**REQUIRED TASK:** In every row below, change "blue circular mandatory sign" to "blue round mandatory sign" and reproduce the rows with nothing else altered.

Start of RECORD SET

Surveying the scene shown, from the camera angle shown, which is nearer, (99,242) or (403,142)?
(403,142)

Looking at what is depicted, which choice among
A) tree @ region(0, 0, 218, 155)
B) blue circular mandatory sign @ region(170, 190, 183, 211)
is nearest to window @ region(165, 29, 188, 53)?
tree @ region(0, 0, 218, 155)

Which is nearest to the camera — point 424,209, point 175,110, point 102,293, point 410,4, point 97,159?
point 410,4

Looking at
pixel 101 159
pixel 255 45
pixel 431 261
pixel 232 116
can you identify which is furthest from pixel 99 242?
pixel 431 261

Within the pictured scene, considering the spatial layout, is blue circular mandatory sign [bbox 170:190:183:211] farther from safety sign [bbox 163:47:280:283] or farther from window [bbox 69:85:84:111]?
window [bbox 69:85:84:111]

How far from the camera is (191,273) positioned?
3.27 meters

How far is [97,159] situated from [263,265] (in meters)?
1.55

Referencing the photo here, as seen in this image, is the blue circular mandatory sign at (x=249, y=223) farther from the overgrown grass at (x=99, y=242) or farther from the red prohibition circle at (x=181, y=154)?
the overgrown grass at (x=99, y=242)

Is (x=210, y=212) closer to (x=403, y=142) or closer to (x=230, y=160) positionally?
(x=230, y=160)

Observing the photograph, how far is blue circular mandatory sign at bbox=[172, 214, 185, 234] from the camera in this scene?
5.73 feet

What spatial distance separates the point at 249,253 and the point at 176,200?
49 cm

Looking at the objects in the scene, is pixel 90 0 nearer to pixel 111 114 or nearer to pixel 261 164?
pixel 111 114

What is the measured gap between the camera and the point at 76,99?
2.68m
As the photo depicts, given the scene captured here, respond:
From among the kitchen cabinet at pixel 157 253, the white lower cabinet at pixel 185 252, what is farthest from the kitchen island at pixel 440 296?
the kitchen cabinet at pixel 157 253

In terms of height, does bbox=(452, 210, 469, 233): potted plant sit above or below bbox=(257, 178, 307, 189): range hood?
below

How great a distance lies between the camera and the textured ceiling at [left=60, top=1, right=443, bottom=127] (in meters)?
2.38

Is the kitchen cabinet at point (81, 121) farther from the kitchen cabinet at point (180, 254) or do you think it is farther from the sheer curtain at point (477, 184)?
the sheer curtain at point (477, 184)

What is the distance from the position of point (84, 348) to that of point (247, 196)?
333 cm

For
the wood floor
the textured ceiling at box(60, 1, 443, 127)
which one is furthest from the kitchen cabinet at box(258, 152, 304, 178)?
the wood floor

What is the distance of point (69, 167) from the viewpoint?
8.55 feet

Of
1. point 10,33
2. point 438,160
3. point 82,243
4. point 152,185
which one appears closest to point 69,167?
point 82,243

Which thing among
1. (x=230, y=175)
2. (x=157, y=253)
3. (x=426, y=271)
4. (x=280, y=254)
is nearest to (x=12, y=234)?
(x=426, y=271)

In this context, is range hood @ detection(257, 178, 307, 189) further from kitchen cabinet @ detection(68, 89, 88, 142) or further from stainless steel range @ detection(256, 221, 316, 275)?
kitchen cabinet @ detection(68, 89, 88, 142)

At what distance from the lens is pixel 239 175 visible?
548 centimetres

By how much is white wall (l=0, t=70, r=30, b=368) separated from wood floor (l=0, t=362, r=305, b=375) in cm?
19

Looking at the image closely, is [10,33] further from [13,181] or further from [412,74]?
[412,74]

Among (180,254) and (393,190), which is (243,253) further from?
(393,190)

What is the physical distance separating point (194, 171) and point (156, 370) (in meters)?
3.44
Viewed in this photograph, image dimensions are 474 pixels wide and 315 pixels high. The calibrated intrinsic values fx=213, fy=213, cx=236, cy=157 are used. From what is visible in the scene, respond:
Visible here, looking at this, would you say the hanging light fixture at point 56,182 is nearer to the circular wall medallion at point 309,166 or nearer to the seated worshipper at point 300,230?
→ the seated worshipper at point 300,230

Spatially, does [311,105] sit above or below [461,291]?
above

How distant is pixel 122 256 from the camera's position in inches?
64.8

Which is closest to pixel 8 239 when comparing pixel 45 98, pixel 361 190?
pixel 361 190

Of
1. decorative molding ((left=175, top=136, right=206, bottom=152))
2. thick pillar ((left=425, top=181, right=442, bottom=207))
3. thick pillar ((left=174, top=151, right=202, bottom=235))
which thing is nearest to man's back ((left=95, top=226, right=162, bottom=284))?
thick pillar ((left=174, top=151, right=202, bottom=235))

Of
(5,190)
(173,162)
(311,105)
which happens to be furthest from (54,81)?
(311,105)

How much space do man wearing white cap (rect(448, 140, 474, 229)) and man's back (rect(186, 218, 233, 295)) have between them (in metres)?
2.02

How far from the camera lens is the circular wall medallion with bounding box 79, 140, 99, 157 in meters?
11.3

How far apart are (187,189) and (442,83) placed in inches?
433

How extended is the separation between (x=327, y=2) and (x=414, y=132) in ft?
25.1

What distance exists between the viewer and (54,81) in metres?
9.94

End of RECORD SET

**REPLY TO THE TASK:**
Surveying the scene shown, from the camera angle shown, which is nearer, (99,242) or (403,142)?
(403,142)

Looking at what is depicted, which choice among
A) tree @ region(0, 0, 218, 155)
B) blue round mandatory sign @ region(170, 190, 183, 211)
is nearest to window @ region(165, 29, 188, 53)?
tree @ region(0, 0, 218, 155)

Which is nearest to the camera — point 424,209, point 175,110, point 102,293, point 410,4, point 97,159?
point 410,4

Looking at
pixel 101 159
pixel 255 45
pixel 431 261
pixel 232 116
can you identify which is furthest from pixel 99 242?
pixel 431 261

Within the pictured scene, considering the spatial layout, is blue round mandatory sign [bbox 170:190:183:211] farther from safety sign [bbox 163:47:280:283] or farther from window [bbox 69:85:84:111]?
window [bbox 69:85:84:111]

How far from the camera is (191,273) positioned?
3.27 meters

How far is [97,159] situated from [263,265] (in meters)?
1.55

Referencing the photo here, as seen in this image, is the blue round mandatory sign at (x=249, y=223) farther from the overgrown grass at (x=99, y=242) or farther from the red prohibition circle at (x=181, y=154)?
the overgrown grass at (x=99, y=242)

Is (x=210, y=212) closer to (x=403, y=142) or closer to (x=230, y=160) positionally?
(x=230, y=160)

Observing the photograph, how far is blue round mandatory sign at bbox=[172, 214, 185, 234] from the camera in this scene?
5.73 feet

What spatial distance separates the point at 249,253 and the point at 176,200?
49 cm

Looking at the objects in the scene, is pixel 90 0 nearer to pixel 111 114 or nearer to pixel 261 164?
pixel 111 114

What is the measured gap between the camera and the point at 76,99?
2.68m
As the photo depicts, given the scene captured here, respond:
From among the kitchen cabinet at pixel 157 253, the white lower cabinet at pixel 185 252, what is farthest from the kitchen island at pixel 440 296?
the kitchen cabinet at pixel 157 253

In terms of height, does bbox=(452, 210, 469, 233): potted plant sit above or below bbox=(257, 178, 307, 189): range hood?
below

How great a distance lies between the camera and the textured ceiling at [left=60, top=1, right=443, bottom=127] (in meters)?
2.38

Is the kitchen cabinet at point (81, 121) farther from the kitchen cabinet at point (180, 254) or do you think it is farther from the sheer curtain at point (477, 184)?
the sheer curtain at point (477, 184)

What is the distance from the position of point (84, 348) to that of point (247, 196)?
333 cm

For
the wood floor
the textured ceiling at box(60, 1, 443, 127)
which one is furthest from the kitchen cabinet at box(258, 152, 304, 178)?
the wood floor

What is the distance of point (69, 167) from the viewpoint?
8.55 feet

Of
1. point 10,33
2. point 438,160
3. point 82,243
4. point 152,185
which one appears closest to point 69,167?
point 82,243

Which thing among
1. (x=230, y=175)
2. (x=157, y=253)
3. (x=426, y=271)
4. (x=280, y=254)
is nearest to (x=12, y=234)?
(x=426, y=271)

In this context, is range hood @ detection(257, 178, 307, 189) further from kitchen cabinet @ detection(68, 89, 88, 142) or further from stainless steel range @ detection(256, 221, 316, 275)?
kitchen cabinet @ detection(68, 89, 88, 142)

At what distance from the lens is pixel 239 175 visible?
548 centimetres

By how much is white wall (l=0, t=70, r=30, b=368) separated from wood floor (l=0, t=362, r=305, b=375) in cm?
19

Looking at the image closely, is [10,33] further from [13,181] or further from [412,74]?
[412,74]

Among (180,254) and (393,190), which is (243,253) further from?
(393,190)

What is the physical distance separating point (194, 171) and point (156, 370) (in meters)?
3.44
Viewed in this photograph, image dimensions are 474 pixels wide and 315 pixels high. The calibrated intrinsic values fx=213, fy=213, cx=236, cy=157 are used. From what is visible in the scene, respond:
Visible here, looking at this, would you say the hanging light fixture at point 56,182 is nearer to the circular wall medallion at point 309,166 or nearer to the seated worshipper at point 300,230?
→ the seated worshipper at point 300,230

Spatially, does [311,105] sit above or below [461,291]?
above

How distant is pixel 122 256 from the camera's position in inches?
64.8

Which is closest to pixel 8 239 when comparing pixel 45 98, pixel 361 190?
pixel 361 190

Of
1. decorative molding ((left=175, top=136, right=206, bottom=152))
2. thick pillar ((left=425, top=181, right=442, bottom=207))
3. thick pillar ((left=174, top=151, right=202, bottom=235))
which thing is nearest to man's back ((left=95, top=226, right=162, bottom=284))?
thick pillar ((left=174, top=151, right=202, bottom=235))

Of
(5,190)
(173,162)
(311,105)
which happens to be furthest from (54,81)?
(311,105)

How much space do man wearing white cap (rect(448, 140, 474, 229)) and man's back (rect(186, 218, 233, 295)) have between them (in metres)?
2.02

How far from the camera lens is the circular wall medallion with bounding box 79, 140, 99, 157 in meters?
11.3

How far apart are (187,189) and (442,83) placed in inches?
433

How extended is the separation between (x=327, y=2) and (x=414, y=132) in ft?
25.1

What distance exists between the viewer and (54,81) in metres?
9.94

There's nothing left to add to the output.